En
ethnologie, on désigne du nom de fétichisme l'adoration d'un objet
(statuette, etc.) dans le cadre d'une pratique religieuse ou mystique.
Le fétichisme consiste dans l'adoration des objets naturels, tels que
les éléments, surtout le feu, les fleuves, les animaux, les arbres, les
pierres mêmes ; ou d'êtres invisibles, génies bienfaisants ou
malfaisants, créés par la superstition et la crainte, tels que les
grisgris de l'Afrique centrale, les burkhans de la Sibérie, etc.
L'étymologie
du terme « fétiche » via le terme portugais « feitiço » et les
évolutions de son sens montre que l'idée de quelque chose de « fabriqué
» a induit celle d'« artificiel », de « trafiqué » voire de « faux » ou
lié à des manigances magiques comme le « sortilège ».
Le
terme fétichisme est un néologisme introduit par Charles de Brosses en
ethnologie entre 1756[2] et 1760[3]. Il le définit alors comme « forme
de religion dans laquelle les objets du culte sont des animaux ou des
êtres inanimés que l'on divinise, ainsi transformé en choses douées
d'une vertu divine ». La notion de fétichisme implique un observateur
comparant des croyances ou un culte à d'autres, sans nécessairement
adhérer lui-même à l'un ou l'autre.
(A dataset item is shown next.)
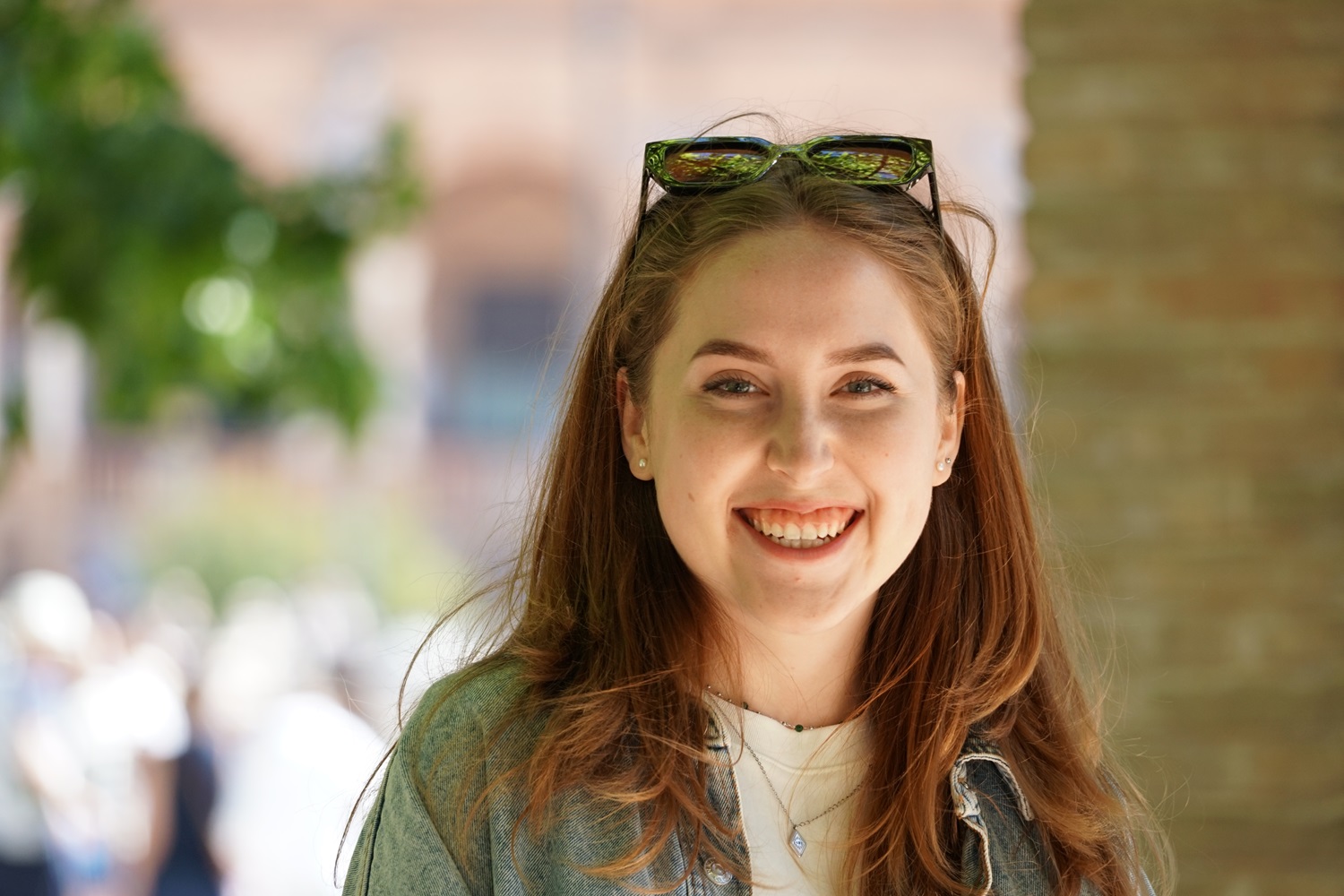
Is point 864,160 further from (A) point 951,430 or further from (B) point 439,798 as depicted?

Charles de Brosses utilise une
démarche comparative et utilise le présent des nations modernes pour
tenter d'éclairer le passé des anciens peuples[1]. Il s'attache à
confronter une religion d'objet (le fétichisme) aux religion de
Révélation voire à toutes autres formes de religion primitives. Il voit
le fétichisme comme un « culte puéril » limité à la vénération d'un
objet. Il le différencie nettement de l'idolâtrie où l'objet a fonction
de représentation et récuse toute faculté symbolisante à l'objet dans
le cadre du fétichisme.
À
l'inverse, David Hume considère le fétichisme comme partie prenante du
polythéisme et le considère plus ou moins comme un synonyme
d'idolâtrie. C'est de ces deux visions du fétichisme et de sa place
dans le processus de construction de la religion que la problématique
ethnologique rejoint la problématique philosophique.
En
parlant du rapport entre les religions et le fétichisme, Alfred Binet
écrit : « il est certain que toutes les religions côtoient le
fétichisme, et quelques-unes y aboutissent. » C'est ainsi que Binet
analyse les crises d'iconoclasmes des religions monothéistes, telles
les destructions par certains chrétiens des iconostases de la religion
chrétienne orthodoxe, qui n'a jamais renoncé aux icônes (voir Théologie
de l'icône). On peut aussi se rappeler l'épisode de la destruction des
Bouddhas géants de pierres de Bamyan par les Talibans d'Afghanistan.